- Born: Hugh Olliviere Beresford Wooding 14 January 1904 Trinidad and Tobago
- Died: 26 July 1974 (aged 70)
- Education: Middle Temple
- Occupations: Lawyer; Politician;
- Spouse: Anne Marie Coussey ​(m. 1928)​
- Children: 2 Sons and 2 Daughters
- Relatives: James Coussey (brother-in-law)

= Hugh Wooding =

Trinidad and Tobago lawyer, politician (1904–1974)

Sir Hugh Olliviere Beresford Wooding (14 January 1904 – 26 July 1974) was a lawyer and politician from Trinidad and Tobago.

==Legal career==

Hugh Wooding was born in Trinidad and Tobago into a family that hailed from Barbados. In 1914, he was awarded an exhibition to attend Queen's Royal College, and won the island scholarship to study law at the Middle Temple in London, being admitted to the Bar in 1927. He returned to Trinidad in 1926 and was called to the Bar of Trinidad and Tobago on 5 July 1927. He worked all over the Caribbean as well as in Trinidad. He became known as "Tiger" from his tenacity in court and would represent poorer people for a minimal fee. In 1937, he was made a CBE.

In 1962, he was appointed the first Chief Justice of the newly independent Trinidad and Tobago, a post he held until 1968. He was made a Queen's Counsel (QC). He was invested with a knighthood in the 1963 New Year Honours and made a member of the Privy Council of the United Kingdom in 1966.

He chaired in 1968 a commission of inquiry into riots in Bermuda, concluding that the authors of the uprisings were coloured youth who felt discriminated against by predominantly white police and also felt economically disadvantaged. In 1970, he sat before a committee which examined the legal situation of the Freeport region in the Bahamas.

==Political career==

From 1941, Hugh Wooding also engaged in politics, and in 1943 was elected mayor of Port of Spain. He was also an active Freemason and was involved in the promotion of the arts, as well as supporting, for example, the efforts of cyclists to establish an independent cycling federation.
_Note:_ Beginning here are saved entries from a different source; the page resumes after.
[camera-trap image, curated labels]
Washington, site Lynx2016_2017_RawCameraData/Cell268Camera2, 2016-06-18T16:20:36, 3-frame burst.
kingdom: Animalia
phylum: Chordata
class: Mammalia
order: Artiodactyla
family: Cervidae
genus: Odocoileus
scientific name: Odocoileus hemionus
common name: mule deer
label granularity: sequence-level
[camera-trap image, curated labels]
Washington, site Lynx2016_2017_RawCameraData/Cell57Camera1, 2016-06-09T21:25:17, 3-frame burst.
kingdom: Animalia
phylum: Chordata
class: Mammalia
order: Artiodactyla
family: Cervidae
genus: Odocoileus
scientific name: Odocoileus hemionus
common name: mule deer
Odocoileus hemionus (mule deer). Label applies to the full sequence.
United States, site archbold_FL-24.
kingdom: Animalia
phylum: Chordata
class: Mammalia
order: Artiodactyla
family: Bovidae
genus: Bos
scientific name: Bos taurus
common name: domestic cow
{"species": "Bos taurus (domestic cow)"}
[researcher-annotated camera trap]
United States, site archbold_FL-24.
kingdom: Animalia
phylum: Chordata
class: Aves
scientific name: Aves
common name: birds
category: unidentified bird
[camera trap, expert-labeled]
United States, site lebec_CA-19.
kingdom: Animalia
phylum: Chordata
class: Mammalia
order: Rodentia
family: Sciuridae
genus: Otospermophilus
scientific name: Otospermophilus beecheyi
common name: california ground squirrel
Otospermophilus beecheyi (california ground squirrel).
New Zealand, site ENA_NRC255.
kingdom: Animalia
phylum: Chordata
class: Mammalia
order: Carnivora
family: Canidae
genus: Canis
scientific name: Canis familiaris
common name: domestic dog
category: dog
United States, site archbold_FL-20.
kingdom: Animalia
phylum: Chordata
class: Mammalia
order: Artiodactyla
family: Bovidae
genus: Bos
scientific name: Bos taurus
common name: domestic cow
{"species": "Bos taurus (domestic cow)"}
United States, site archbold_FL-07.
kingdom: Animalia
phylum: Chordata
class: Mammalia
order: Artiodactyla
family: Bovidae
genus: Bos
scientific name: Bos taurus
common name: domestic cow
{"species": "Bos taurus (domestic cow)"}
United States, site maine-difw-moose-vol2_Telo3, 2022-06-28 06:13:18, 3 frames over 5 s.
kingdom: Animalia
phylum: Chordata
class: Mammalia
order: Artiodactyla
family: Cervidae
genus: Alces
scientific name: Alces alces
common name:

In 1971, he worked in a commission for the reform of the constitution of Trinidad and Tobago and was installed as Chancellor of the University of the West Indies on 13 November 1971, serving in that position until his death.

Wooding is also considered a pioneer and co-founder of legal education in the West Indian region and the Hugh Wooding Law School in Saint Augustine, Trinidad and Tobago, is named in his honour. In 1969, he was awarded the Trinity Cross, then the highest medal of Trinidad and Tobago.

==Personal life==

On 14 January 1928, Wooding married Anne Marie Coussey, a British-educated African from a well-to-do Gold Coast family. She had previously been romantically involved with American poet Langston Hughes in Paris, and they had continued a long correspondence until she married Wooding. Wooding and his wife had four children: Selby (1928–2020), Ambah Rose (1929–2017; who married Max Thomas), Anne (born 1933; who married Garnet Woodham) and Henley (born 1940; who married Ingrid Granderson).

Wooding died of a heart attack, aged 70.